Exploring Edible Lenticular Lens Systems and Culinary Innovations

by | 18 April 2024 | Conferences

photo by Takegi Yoshimoto

See how Takegi Yoshimoto created an edible lenticular lens system that changes the appearance of the cuisine depending on the viewpoint, and how he developed his SIGGRAPH 2023 Poster.

SIGGRAPH: Give us a summary of what an edible lenticular lens design system is.

Takegi Yoshimoto (TY): The edible lenticular lens design system consists of software for designing and hardware for fabrication. The software allows users to design lenticular lenses with arbitrary specifications, including pitch and curvature radius and preview the effect through ray-tracing simulations. The hardware allows users to precisely fabricate these designs using the knife-cutting method.

SIGGRAPH: What was your intention in creating software that allows someone to change the appearance of food? What inspired this?

TY: By applying an edible lenticular lens to cuisine, it is possible to interactively change the appearance of the cuisine depending on the viewpoint. The changing appearance enables different visual expressions according to sitting position and posture while sharing the experience of gathering around the same dining table. This is the kind of experience that cannot be realized with HMDs or projection mapping projected on the table in which each person sees the images. We are trying to realize a more interactive and rich gastronomic experience through dishes that can display multi-viewpoint information.

SIGGRAPH: Explain some of the tools or techniques that were used in the creation and execution of edible lenticular lens.

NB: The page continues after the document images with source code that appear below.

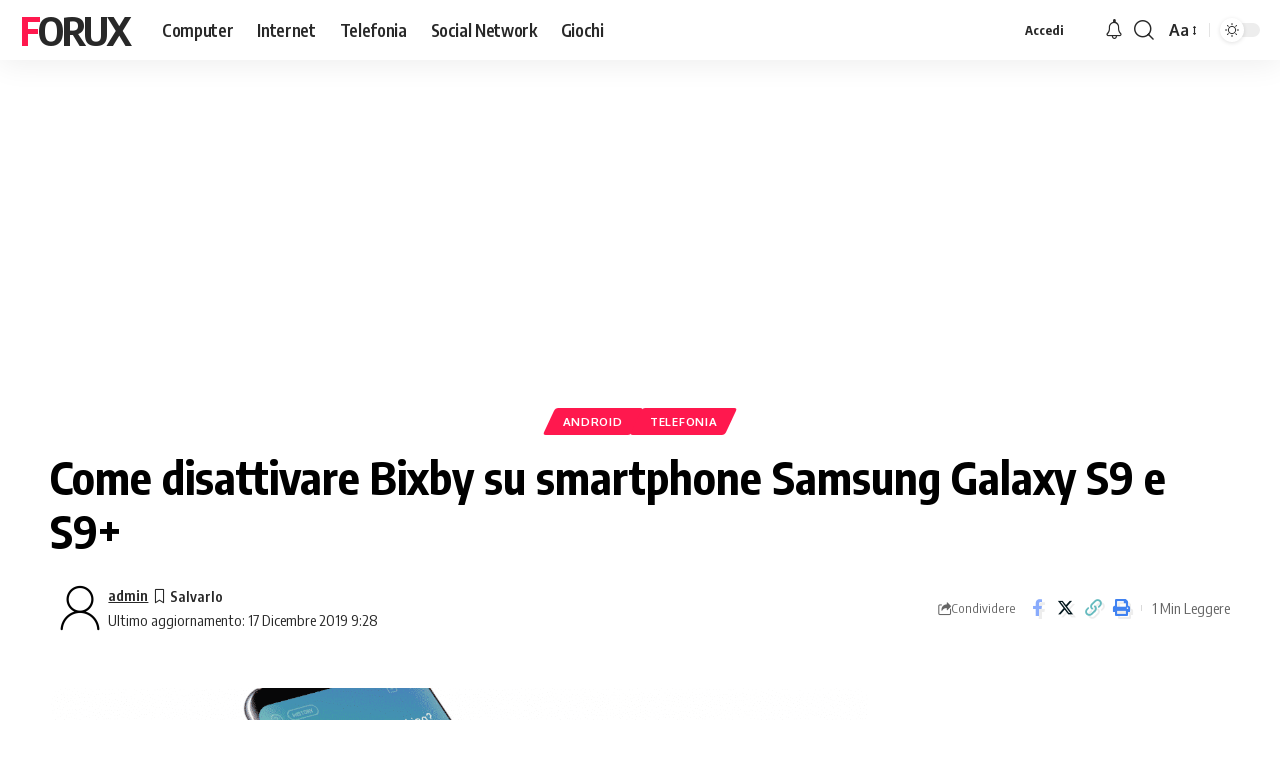

--- FILE ---
content_type: text/html; charset=utf-8
request_url: https://www.google.com/recaptcha/api2/aframe
body_size: 268
content:
<!DOCTYPE HTML><html><head><meta http-equiv="content-type" content="text/html; charset=UTF-8"></head><body><script nonce="M__An6phs4311OKOZHZhKw">/** Anti-fraud and anti-abuse applications only. See google.com/recaptcha */ try{var clients={'sodar':'https://pagead2.googlesyndication.com/pagead/sodar?'};window.addEventListener("message",function(a){try{if(a.source===window.parent){var b=JSON.parse(a.data);var c=clients[b['id']];if(c){var d=document.createElement('img');d.src=c+b['params']+'&rc='+(localStorage.getItem("rc::a")?sessionStorage.getItem("rc::b"):"");window.document.body.appendChild(d);sessionStorage.setItem("rc::e",parseInt(sessionStorage.getItem("rc::e")||0)+1);localStorage.setItem("rc::h",'1768737039491');}}}catch(b){}});window.parent.postMessage("_grecaptcha_ready", "*");}catch(b){}</script></body></html>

Tell us more about how you developed and introduced fabrication methods, like using a 3D-printed knife with the inverse structure of a lenticular lens.

TY: As design software for edible lenticular lenses, we have our own design tool implemented using Grasshopper and V-ray. With this tool, users can design the visual effect of the lens and confirm its visual effect through ray-tracing simulation. Users can then output a 3D model to fabricate the designed lens. The hardware for fabricating edible lenticular lenses includes a fabrication machine that utilizes a stepper motor and a 3D-printed knife with the inverse structure of the designed lenticular lens. The 3D-printed knife is made of biocompatible materials, making it safe to use as a cooking utensil.

SIGGRAPH: What problems does your edible lenticular lens design system solve? How do you envision it being used in the future?

TY: The system makes it possible to produce edible lenticular lenses, for which it has been difficult to predict the visual effect after completion. The system also enables users to customize the pitch and curvature radius of edible lenticular lenses to their desired shape. After SIGGRAPH 2023 Posters, we developed a dish using edible lenticular lenses with the French restaurant “élan vital”. In this dish, the image changes from Fine Breezy Day (Gaifu kaisei) and The Great Wave Off Kanagawa (Kanagawa oki-nami-ura), both from the series Thirty-six Views of Mount Fuji (Fugaku sanjurokkei), depending on the viewpoint. Lenticular images were printed on ceramics using porcelarts, and edible lenticular lenses made of agar and dashi are placed on top of them. This dish is currently served at their restaurant in Tokyo. We hope that this system and technology will be introduced to innovative restaurants around the world and served in a variety of culinary forms, such as the aforementioned edible lenticular cuisines.

SIGGRAPH: Share with us how you developed your poster. Did you experience any challenges? How did you overcome them?

TY: The challenge was to reduce the gap between the optical properties of jelly and glass as materials. For example, the refractive index of jelly in the fabrication method proposed in the poster is 1.34, while the typical refractive index of glass is about 1.5. The lower refractive index of the jelly material requires a longer focal length to achieve the desired visual effect, but if the jelly is too large as a food product, it will be difficult to eat. We challenged ourselves to successfully adjust those trade-offs. In our later published research, “Edible Lenticular Lens Design System,” we proposed a shape design that matches materials with different respective refractive indices. Currently, my research is mainly focused on a material called gellan gum, but I would like to challenge different materials such as agar, gelatin, and candy.

SIGGRAPH: What advice would you give to those submitting a poster to SIGGRAPH 2024?

TY: The poster session at SIGGRAPH is a valuable opportunity to present your research to a large audience. However, you must accurately convey the purpose, significance, novelty, and utility of your research in the limited space of two pages in your poster manuscript. It may be a major step toward a successful SIGGRAPH Poster to appropriately summarize the content of the research you wish to convey and to create a manuscript that is easy for the reader. It is important to polish your manuscript to convey your research in an attractive and theoretical manner within a limited amount of time.

The SIGGRAPH Posters program is an interactive forum where students, researchers, artists, enthusiasts, and practitioners present their latest novel ideas and ongoing research. Submit to Posters by 25 April.

Takegi Yoshimoto is a human-computer interaction researcher. He specializes in “edible optics” and “digital fabrication”. He is working on realizing foods with various optical properties through the use of computer simulation and 3D printing technology. Through this technology, he creates foods with special visual effects and explores new forms of interaction between food and people.